__Text segment__
7) What is Hitler's first name

Heil



8) As happy as.... (Larry gave a hint - think of my name)

A pig in sh*t



9) Some famous brothers

Bonnie and Clyde.



10) A dangerous race

The Arabs



11) Something that floats in a bath

Water



12) An item of clothing worn by the Three Musketeers

A horse



13) Something you wear on a beach

A deck-chair



14) A famous Royal

Mail


15) Something that flies that doesn't have an engine

A bicycle with wings



16) A famous bridge

The Bridge Over Troubled Waters



17) Something a cat does

Goes to the toilet



18) Something you do in the bathroom

Decorate



19) A method of securing your home

Put the kettle on



20) Something associated with pigs

The Police



21) A sign of the Zodiac

April


22) Something people might be allergic to

Skiing



23) Something you do before you go to bed

Sleep



24) Something you put on walls

A roof



25) Something slippery

A con-man



26) A kind of ache

A fillet of fish



27) A Jacket Potato topping

Jam



28) A food that can be brown or white

A potato



29) A famous Scotsman

Jock



30) A famous Welshman

Vinnie Jones



31) Something you open other than a door

Your bowels


----------



## S.L.F (9 Jul 2008)

Me, Mrs. SLF and a few others were in the pub some years ago drinking pints and *Shooting the Breeze* as one does on a Friday night.

The conversation moved to gardens and how the song birds don't seem to be around as much as they used to.

So one of the lads says he puts bread out to feed the little birds, someone else said he puts rasher rinds out. We all told him he was not doing it right.

Then Mrs. SLF pipes up, "_If you put our your nuts, you get your tits_"

A very serious amount of choking on pints then a whole lot of laughter.


----------



## Caveat (10 Jul 2008)

To add to Liam's, again, apparently Larry Gogan:

Q "What star do travellers follow?"

A "Joe Dolan.


----------

__Items__
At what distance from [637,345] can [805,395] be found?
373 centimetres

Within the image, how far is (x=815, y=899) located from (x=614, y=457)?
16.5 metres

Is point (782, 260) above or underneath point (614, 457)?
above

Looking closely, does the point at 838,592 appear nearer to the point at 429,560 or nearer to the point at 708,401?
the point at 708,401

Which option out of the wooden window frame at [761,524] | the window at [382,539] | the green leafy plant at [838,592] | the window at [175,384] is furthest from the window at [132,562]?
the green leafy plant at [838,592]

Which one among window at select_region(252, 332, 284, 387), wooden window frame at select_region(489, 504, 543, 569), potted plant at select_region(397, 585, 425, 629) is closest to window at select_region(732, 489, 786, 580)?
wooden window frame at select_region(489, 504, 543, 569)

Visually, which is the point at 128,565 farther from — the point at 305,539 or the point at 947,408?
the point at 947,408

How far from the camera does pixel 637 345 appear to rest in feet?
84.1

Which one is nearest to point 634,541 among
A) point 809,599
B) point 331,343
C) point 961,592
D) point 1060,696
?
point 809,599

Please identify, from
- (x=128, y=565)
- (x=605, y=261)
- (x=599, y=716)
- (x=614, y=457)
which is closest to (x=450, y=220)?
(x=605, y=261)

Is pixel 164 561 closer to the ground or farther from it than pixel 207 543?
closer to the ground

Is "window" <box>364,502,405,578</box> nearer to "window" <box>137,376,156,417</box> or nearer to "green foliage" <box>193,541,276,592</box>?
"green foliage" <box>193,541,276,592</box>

__Work instructions__
• a. Answer these from the forum thread:
(i) What answer is listed for "A famous Welshman"?
(ii) In the pub story posted by S.L.F, what did one of the lads say he puts out to feed the little birds?
(iii) In the post by Caveat, what answer is given to "What star do travellers follow?"
• b. Copy all of the records above word for word.

__Responses to the exercise__
• a.
(i) Vinnie Jones
(ii) Bread
(iii) Joe Dolan

• b.
At what distance from [637,345] can [805,395] be found?
373 centimetres

Within the image, how far is (x=815, y=899) located from (x=614, y=457)?
16.5 metres

Is point (782, 260) above or underneath point (614, 457)?
above

Looking closely, does the point at 838,592 appear nearer to the point at 429,560 or nearer to the point at 708,401?
the point at 708,401

Which option out of the wooden window frame at [761,524] | the window at [382,539] | the green leafy plant at [838,592] | the window at [175,384] is furthest from the window at [132,562]?
the green leafy plant at [838,592]

Which one among window at select_region(252, 332, 284, 387), wooden window frame at select_region(489, 504, 543, 569), potted plant at select_region(397, 585, 425, 629) is closest to window at select_region(732, 489, 786, 580)?
wooden window frame at select_region(489, 504, 543, 569)

Visually, which is the point at 128,565 farther from — the point at 305,539 or the point at 947,408?
the point at 947,408

How far from the camera does pixel 637 345 appear to rest in feet?
84.1

Which one is nearest to point 634,541 among
A) point 809,599
B) point 331,343
C) point 961,592
D) point 1060,696
?
point 809,599

Please identify, from
- (x=128, y=565)
- (x=605, y=261)
- (x=599, y=716)
- (x=614, y=457)
which is closest to (x=450, y=220)?
(x=605, y=261)

Is pixel 164 561 closer to the ground or farther from it than pixel 207 543?
closer to the ground

Is "window" <box>364,502,405,578</box> nearer to "window" <box>137,376,156,417</box> or nearer to "green foliage" <box>193,541,276,592</box>?
"green foliage" <box>193,541,276,592</box>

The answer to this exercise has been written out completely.